THE PROBLEM:
Decide whether each statement below agrees with the forum thread, answering yes or no and quoting the words from the thread that settle it. (a) In the first post, the woman being described asks who Caitlyn and Jenna are. (b) Fighter694 gives Portland, Oregon as his location. (c) Matto_Corvo joined on Apr 8, 2015.

PROVIDED TEXT:
########


    Bonus: She said that because I was hearing about 'sex changes' on TV I thought it was normal. I told her that I was questioning before then and that's what she replied with lol. I thought she was talking about Caitlyn Jenner so I said it was before then. She said, "Who's Caitlyn and Jenna?" And I told her and she's like "See, I don't read the same things you do!"
     
  2. Fighter694

    Regular Member

    Joined:
    Jan 13, 2015
    Messages:
    217
    Likes Received:
    1
    Location:
    Bangalore
    Gender:
    Male
    Sexual Orientation:
    Gay
    Don't these counsellors have to study some amount of psychology ? Clearly she hasn't passed it well!! It is a very sad and distressful experience , many people(even non counsellors ) in the world are going to be way more better counsellors than she is if not anything, so don't even bother ! Take this as a learning step and train yourself to react to people who think like her, because sadly such people exist in the world, it takes some mental toughening and pulling together to face such people! Be strong! These are the opportunities where you can practice being strong :slight_smile:
     
  3. Matto_Corvo

    Full Member

    Joined:
    Apr 8, 2015
    Messages:
    2,270
    Likes Received:
    51
    Location:
    Portland, Oregon
    Gender:
    Male (trans*)

########

(Collected data)
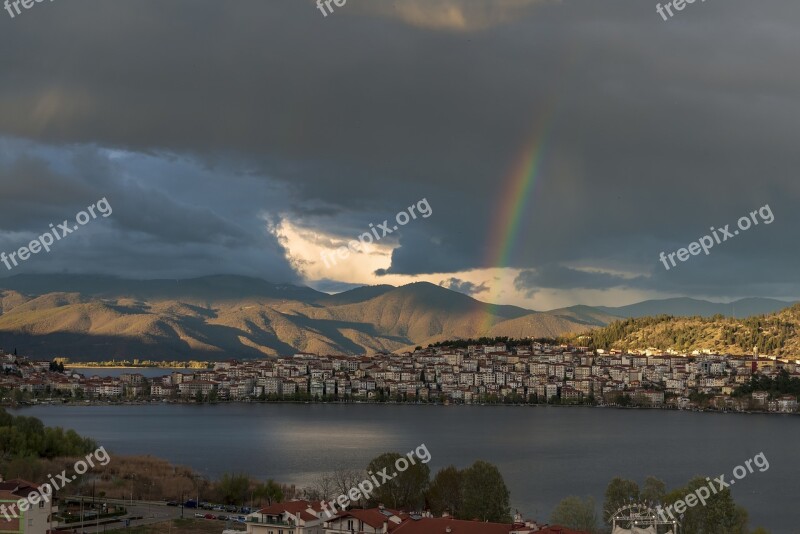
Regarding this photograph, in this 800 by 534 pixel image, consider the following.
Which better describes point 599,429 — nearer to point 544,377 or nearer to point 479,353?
point 544,377

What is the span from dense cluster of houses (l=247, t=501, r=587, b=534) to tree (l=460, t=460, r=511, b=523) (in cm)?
312

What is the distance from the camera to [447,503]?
19.8 m

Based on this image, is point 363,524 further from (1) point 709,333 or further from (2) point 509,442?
(1) point 709,333

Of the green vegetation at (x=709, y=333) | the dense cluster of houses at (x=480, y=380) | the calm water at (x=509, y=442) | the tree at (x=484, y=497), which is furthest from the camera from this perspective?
the green vegetation at (x=709, y=333)

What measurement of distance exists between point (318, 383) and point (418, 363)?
1675 cm

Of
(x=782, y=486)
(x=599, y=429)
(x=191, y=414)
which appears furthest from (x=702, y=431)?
(x=191, y=414)

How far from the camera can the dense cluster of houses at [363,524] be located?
44.8 ft

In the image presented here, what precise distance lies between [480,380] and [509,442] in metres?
50.2

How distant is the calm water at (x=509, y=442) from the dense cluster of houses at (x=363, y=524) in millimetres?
7828

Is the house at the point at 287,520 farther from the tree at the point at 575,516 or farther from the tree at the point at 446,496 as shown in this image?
the tree at the point at 446,496

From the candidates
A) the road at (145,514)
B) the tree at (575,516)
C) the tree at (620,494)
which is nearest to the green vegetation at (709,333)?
the tree at (620,494)

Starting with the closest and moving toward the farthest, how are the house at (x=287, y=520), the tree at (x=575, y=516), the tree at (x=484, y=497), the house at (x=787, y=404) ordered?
the house at (x=287, y=520) < the tree at (x=575, y=516) < the tree at (x=484, y=497) < the house at (x=787, y=404)

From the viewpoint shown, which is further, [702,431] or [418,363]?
[418,363]

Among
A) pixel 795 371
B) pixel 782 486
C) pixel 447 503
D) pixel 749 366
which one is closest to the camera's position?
pixel 447 503
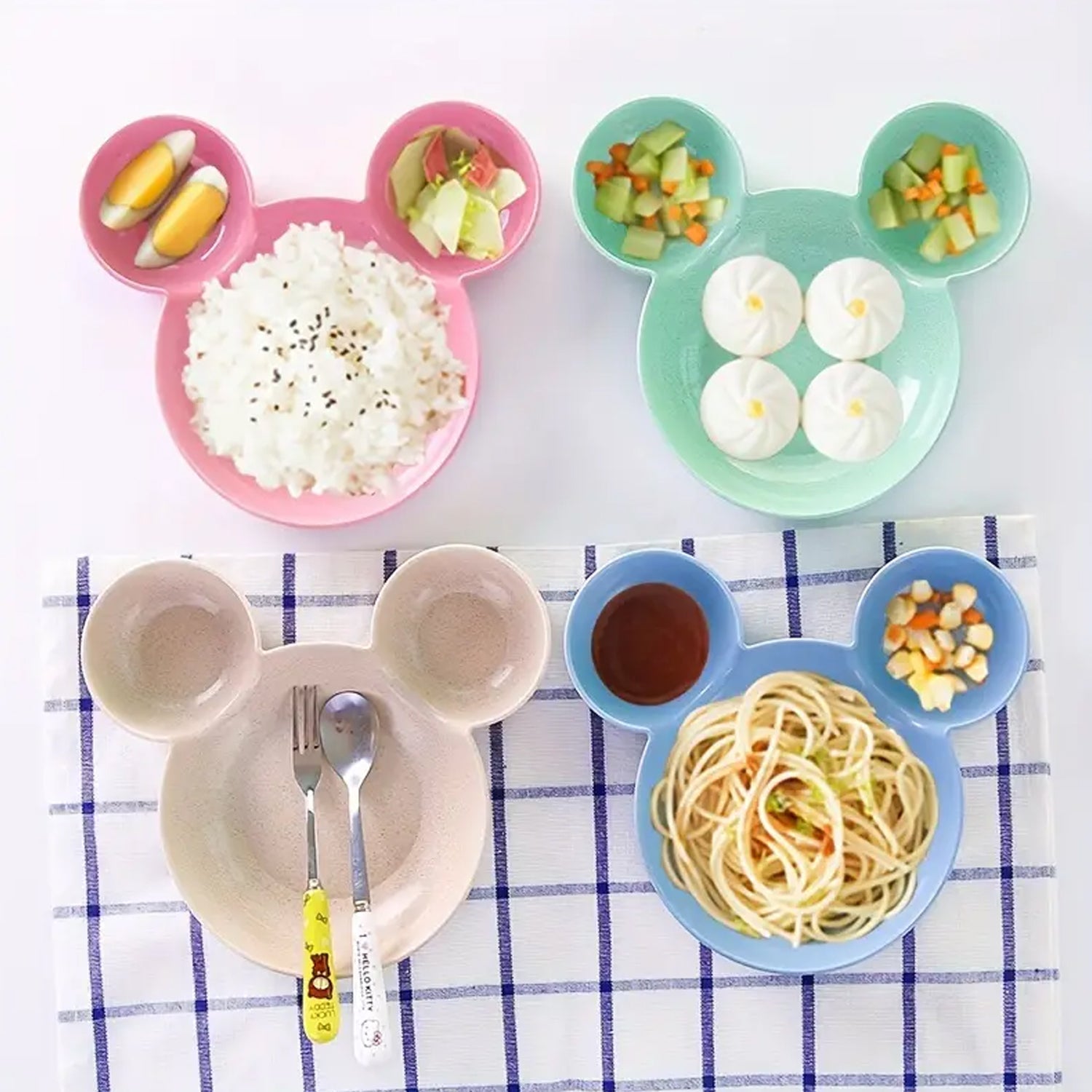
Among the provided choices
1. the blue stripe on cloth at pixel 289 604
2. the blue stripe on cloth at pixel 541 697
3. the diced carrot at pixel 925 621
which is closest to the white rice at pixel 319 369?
the blue stripe on cloth at pixel 289 604

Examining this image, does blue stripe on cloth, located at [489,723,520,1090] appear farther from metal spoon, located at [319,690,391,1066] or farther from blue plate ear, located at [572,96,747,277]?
blue plate ear, located at [572,96,747,277]

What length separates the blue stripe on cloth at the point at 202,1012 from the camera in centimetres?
171

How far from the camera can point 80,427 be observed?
171cm

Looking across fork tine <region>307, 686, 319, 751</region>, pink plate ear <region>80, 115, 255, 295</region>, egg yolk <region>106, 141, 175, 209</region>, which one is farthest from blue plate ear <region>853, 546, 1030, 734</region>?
egg yolk <region>106, 141, 175, 209</region>

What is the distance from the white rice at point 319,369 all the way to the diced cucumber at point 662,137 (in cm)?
35

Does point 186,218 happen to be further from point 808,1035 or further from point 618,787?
point 808,1035

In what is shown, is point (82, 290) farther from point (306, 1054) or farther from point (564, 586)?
point (306, 1054)

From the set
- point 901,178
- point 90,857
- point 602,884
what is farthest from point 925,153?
point 90,857

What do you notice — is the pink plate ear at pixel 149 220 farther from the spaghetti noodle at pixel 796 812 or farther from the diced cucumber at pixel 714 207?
the spaghetti noodle at pixel 796 812

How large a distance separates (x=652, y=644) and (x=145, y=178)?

########

YOUR SOLUTION:
(a) Yes: "Who's Caitlyn and Jenna?"
(b) No: "Bangalore"
(c) Yes: "Apr 8, 2015"